Their next-door neighbors and the Bartleys’ employer, David Thelin of D&A Properties, wrote letters of support for the couple to immigration officials. Their attorney, John Lee Carrico of Reno, Nev., also has been fighting for Valdovinos Bartley’s re-entry into the United States.
‘A family torn apart’
With everything the couple has at stake, DeClue doesn’t see how immigration authorities could deny her daughter-in-law’s hardship waiver.
“I can’t think of any other hardship that there could be other than a family torn apart. Not only torn apart but to lose everything that they have worked so hard to gain,” DeClue said.
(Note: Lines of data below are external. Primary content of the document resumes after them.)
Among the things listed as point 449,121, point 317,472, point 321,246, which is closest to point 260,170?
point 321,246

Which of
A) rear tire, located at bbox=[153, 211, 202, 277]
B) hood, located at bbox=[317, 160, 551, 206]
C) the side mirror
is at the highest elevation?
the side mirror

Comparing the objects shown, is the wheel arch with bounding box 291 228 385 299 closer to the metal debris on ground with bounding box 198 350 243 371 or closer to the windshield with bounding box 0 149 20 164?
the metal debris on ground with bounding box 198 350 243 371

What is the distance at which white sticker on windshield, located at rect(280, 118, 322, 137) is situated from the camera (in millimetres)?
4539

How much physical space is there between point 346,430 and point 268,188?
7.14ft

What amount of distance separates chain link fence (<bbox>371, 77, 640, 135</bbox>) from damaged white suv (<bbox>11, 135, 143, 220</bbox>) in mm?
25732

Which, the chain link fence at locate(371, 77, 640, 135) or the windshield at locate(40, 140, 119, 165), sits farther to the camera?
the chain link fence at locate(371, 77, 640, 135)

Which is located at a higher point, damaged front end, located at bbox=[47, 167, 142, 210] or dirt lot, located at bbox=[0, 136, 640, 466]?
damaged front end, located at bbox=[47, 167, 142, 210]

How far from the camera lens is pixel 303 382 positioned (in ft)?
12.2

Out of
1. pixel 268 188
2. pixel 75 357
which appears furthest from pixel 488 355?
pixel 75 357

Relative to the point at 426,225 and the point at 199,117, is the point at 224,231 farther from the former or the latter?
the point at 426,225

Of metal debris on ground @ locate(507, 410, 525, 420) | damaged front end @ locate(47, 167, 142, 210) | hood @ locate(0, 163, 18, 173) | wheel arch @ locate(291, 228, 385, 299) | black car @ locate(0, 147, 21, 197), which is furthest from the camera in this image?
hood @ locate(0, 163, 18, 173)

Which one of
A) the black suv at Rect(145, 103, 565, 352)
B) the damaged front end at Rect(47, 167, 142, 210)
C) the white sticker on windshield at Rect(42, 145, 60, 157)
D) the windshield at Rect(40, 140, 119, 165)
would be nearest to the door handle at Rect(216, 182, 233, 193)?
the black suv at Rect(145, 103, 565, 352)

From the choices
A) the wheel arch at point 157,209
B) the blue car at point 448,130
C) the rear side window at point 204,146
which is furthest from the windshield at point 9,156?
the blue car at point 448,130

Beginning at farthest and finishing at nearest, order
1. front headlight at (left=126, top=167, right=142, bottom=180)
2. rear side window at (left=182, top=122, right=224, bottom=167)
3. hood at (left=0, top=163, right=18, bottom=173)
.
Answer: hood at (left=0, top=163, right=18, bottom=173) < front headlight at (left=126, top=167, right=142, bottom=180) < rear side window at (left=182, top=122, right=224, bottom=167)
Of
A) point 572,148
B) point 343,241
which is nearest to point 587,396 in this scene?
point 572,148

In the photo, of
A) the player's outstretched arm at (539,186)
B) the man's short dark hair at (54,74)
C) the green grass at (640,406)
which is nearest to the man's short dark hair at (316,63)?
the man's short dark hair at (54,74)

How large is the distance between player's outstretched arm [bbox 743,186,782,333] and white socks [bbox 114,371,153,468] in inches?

In the last week, she’s sent a flurry of faxes to U.S. senators Maria Cantwell, Patty Murray, John McCain and Barack Obama, as well as U.S. Rep. Brian Baird.
Wednesday, Cantwell’s spokeswoman, Ciaran Clayton, said her office sent a letter Wednesday to the U.S. Embassy in Mexico, asking officials to do everything possible to speed up the process of getting Valdovinos a hardship waiver.
DeClue said she’s gotten messages from Murray’s and Baird’s offices this week, asking for copies of paperwork.
“Everybody is looking into it, as far as I know,” she said.
Leaving no stone unturned, she visited Longview Mayor Kurt Anagnostou at his law office Tuesday. He interrupted a meeting to see her immediately, DeClue said.
Anagnostou called Baird’s office, asking him to intercede on the family’s behalf.
“It’s a heart-rending story, and if Brian can help — I hope he does, I hope he can. It’s a sad situation,” Anagnostou said.